> **What to produce**: Reproduce each of the following records word for word, keeping every line as it appears.

==== Data records ====

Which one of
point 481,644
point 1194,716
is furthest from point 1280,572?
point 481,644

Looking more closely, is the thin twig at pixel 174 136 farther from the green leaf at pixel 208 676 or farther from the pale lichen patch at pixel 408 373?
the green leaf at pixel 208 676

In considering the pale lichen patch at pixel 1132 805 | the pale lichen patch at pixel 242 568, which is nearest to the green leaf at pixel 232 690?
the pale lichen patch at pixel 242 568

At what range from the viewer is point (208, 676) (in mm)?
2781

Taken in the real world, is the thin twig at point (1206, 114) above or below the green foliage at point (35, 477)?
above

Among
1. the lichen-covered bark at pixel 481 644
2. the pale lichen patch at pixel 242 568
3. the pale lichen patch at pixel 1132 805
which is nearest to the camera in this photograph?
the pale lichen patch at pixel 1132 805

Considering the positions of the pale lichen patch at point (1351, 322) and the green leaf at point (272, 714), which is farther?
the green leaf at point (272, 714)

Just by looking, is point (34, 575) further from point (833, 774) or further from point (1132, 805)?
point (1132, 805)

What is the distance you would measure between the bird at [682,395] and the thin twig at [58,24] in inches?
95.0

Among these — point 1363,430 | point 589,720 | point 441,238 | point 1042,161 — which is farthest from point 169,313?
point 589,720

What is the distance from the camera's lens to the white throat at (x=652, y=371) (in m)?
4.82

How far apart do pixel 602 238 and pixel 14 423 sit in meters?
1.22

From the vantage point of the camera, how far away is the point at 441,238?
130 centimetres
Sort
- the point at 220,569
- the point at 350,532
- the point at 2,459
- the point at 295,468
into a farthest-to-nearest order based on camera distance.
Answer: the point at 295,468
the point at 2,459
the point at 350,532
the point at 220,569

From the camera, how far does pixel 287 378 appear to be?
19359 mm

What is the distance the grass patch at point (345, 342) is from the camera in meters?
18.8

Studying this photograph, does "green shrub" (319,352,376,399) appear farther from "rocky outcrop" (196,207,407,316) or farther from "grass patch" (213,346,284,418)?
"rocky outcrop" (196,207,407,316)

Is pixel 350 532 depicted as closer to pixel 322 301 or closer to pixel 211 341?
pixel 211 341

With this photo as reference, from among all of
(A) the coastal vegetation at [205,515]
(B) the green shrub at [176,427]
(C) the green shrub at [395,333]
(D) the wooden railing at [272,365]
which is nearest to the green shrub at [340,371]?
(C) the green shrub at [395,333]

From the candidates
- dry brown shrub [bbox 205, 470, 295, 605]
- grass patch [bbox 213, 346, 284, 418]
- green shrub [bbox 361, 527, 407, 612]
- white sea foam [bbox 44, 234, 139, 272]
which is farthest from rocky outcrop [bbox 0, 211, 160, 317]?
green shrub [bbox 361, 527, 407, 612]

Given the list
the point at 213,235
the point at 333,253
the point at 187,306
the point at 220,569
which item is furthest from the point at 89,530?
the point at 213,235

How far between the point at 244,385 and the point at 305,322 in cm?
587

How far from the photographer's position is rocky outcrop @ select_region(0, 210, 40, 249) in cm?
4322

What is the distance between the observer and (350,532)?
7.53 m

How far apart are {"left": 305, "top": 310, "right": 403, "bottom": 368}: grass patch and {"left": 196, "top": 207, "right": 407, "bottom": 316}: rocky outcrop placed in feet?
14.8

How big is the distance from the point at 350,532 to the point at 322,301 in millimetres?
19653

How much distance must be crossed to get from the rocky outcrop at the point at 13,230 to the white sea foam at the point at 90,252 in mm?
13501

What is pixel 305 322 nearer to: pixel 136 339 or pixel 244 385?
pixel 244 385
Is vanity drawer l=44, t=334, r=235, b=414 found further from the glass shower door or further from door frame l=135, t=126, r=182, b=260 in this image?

====

> **In response**:
Which one of
point 481,644
point 1194,716
is furthest from point 1280,572?
point 481,644

Looking more closely, is the thin twig at pixel 174 136 farther from the green leaf at pixel 208 676 or farther from the pale lichen patch at pixel 408 373?
the green leaf at pixel 208 676

In considering the pale lichen patch at pixel 1132 805 | the pale lichen patch at pixel 242 568, which is nearest to the green leaf at pixel 232 690?
the pale lichen patch at pixel 242 568

At what range from the viewer is point (208, 676) (in mm)?
2781

Taken in the real world, is the thin twig at point (1206, 114) above or below the green foliage at point (35, 477)?
above

Among
1. the lichen-covered bark at pixel 481 644
2. the pale lichen patch at pixel 242 568
3. the pale lichen patch at pixel 1132 805
which is nearest to the camera in this photograph?
the pale lichen patch at pixel 1132 805

Considering the positions of the pale lichen patch at point (1351, 322) and the green leaf at point (272, 714), which is farther?
the green leaf at point (272, 714)

Just by looking, is point (34, 575) further from point (833, 774) or further from point (1132, 805)?
point (1132, 805)

What is the distance you would measure between the bird at [682,395] and the thin twig at [58,24] in inches?
95.0

Among these — point 1363,430 | point 589,720 | point 441,238 | point 1042,161 — which is farthest from point 169,313?
point 589,720

What is the distance from the camera's lens to the white throat at (x=652, y=371) (in m)?
4.82

How far apart do pixel 602 238 and pixel 14 423 sit in meters?
1.22

From the vantage point of the camera, how far away is the point at 441,238?
130 centimetres
Sort
- the point at 220,569
- the point at 350,532
- the point at 2,459
- the point at 295,468
into a farthest-to-nearest order based on camera distance.
Answer: the point at 295,468
the point at 2,459
the point at 350,532
the point at 220,569

From the camera, how far does pixel 287 378 appear to be?
19359 mm

What is the distance the grass patch at point (345, 342) is from the camera in meters?
18.8

Studying this photograph, does "green shrub" (319,352,376,399) appear farther from "rocky outcrop" (196,207,407,316) or farther from "grass patch" (213,346,284,418)?
"rocky outcrop" (196,207,407,316)

Is pixel 350 532 depicted as closer to pixel 322 301 or closer to pixel 211 341?
pixel 211 341

With this photo as reference, from among all of
(A) the coastal vegetation at [205,515]
(B) the green shrub at [176,427]
(C) the green shrub at [395,333]
(D) the wooden railing at [272,365]
which is nearest to the green shrub at [340,371]?
(C) the green shrub at [395,333]

From the candidates
- dry brown shrub [bbox 205, 470, 295, 605]
- grass patch [bbox 213, 346, 284, 418]
- green shrub [bbox 361, 527, 407, 612]
- white sea foam [bbox 44, 234, 139, 272]
which is farthest from rocky outcrop [bbox 0, 211, 160, 317]?
green shrub [bbox 361, 527, 407, 612]

Given the list
the point at 213,235
the point at 333,253
the point at 187,306
the point at 220,569
which item is furthest from the point at 89,530?
the point at 213,235

How far between the point at 244,385 and the point at 305,322 in cm?
587

How far from the photographer's position is rocky outcrop @ select_region(0, 210, 40, 249) in cm?
4322

What is the distance between the observer and (350,532)?
7.53 m

How far apart are {"left": 305, "top": 310, "right": 403, "bottom": 368}: grass patch and {"left": 196, "top": 207, "right": 407, "bottom": 316}: rocky outcrop placed in feet?
14.8

How big is the distance from the point at 350,532 to the point at 322,301 in millimetres?
19653

How much distance must be crossed to get from the rocky outcrop at the point at 13,230 to the white sea foam at the point at 90,252 in mm?
13501

What is pixel 305 322 nearer to: pixel 136 339 or pixel 244 385?
pixel 244 385
Is vanity drawer l=44, t=334, r=235, b=414 found further from the glass shower door or further from door frame l=135, t=126, r=182, b=260 in this image?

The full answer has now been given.